• _Exercise directions_
Where does the word "camera" occur in the entries below? Copy every line that has it.

• _Exercise materials_
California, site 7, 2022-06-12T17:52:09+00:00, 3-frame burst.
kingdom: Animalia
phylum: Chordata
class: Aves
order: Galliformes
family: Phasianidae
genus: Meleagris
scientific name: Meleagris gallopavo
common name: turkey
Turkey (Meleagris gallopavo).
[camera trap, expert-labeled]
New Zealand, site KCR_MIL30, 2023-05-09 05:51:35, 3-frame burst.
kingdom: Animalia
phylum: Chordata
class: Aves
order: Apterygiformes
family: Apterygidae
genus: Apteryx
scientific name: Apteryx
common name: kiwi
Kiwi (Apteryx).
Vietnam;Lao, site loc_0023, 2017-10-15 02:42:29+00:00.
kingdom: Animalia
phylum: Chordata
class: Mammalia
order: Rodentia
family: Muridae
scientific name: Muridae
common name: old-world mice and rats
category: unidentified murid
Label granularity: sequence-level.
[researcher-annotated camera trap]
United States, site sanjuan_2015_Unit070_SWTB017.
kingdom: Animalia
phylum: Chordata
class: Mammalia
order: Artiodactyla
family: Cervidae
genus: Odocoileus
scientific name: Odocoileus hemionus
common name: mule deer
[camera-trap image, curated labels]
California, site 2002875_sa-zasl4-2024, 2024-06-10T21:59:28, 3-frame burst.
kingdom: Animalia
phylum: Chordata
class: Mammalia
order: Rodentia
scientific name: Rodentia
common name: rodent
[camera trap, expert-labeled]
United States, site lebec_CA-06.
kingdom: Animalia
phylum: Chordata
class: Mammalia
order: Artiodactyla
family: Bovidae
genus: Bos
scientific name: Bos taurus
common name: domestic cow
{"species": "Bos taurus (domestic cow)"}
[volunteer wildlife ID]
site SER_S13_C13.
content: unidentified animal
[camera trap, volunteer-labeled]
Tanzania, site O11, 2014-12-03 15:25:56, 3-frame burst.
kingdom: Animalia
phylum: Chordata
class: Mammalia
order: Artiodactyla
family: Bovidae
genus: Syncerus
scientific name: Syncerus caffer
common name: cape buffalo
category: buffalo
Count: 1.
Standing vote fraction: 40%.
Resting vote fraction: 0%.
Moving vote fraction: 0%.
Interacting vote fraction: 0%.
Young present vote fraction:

• _Expected output_
[camera trap, expert-labeled]
[researcher-annotated camera trap]
[camera-trap image, curated labels]
[camera trap, expert-labeled]
[camera trap, volunteer-labeled]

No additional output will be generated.